▶ _About this task_
Among the entries below, find how many lines carry the word "cuisine" and state only that figure.

▶ _Supplied material_
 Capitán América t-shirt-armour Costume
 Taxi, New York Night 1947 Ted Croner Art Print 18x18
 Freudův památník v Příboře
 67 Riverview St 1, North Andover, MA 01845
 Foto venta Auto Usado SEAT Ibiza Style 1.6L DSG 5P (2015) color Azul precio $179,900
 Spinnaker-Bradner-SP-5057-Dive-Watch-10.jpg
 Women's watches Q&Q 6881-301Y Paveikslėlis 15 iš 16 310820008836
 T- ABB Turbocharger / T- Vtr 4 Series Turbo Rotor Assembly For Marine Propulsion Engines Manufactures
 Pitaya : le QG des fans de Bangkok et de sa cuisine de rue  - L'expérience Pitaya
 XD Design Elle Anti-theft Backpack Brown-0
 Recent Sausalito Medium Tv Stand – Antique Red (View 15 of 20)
---
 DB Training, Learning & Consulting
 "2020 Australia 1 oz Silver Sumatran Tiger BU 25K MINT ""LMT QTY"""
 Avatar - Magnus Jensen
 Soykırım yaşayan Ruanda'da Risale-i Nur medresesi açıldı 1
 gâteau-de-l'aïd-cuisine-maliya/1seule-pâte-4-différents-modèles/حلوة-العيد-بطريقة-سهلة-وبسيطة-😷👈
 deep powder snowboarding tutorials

▶ _Answer_
2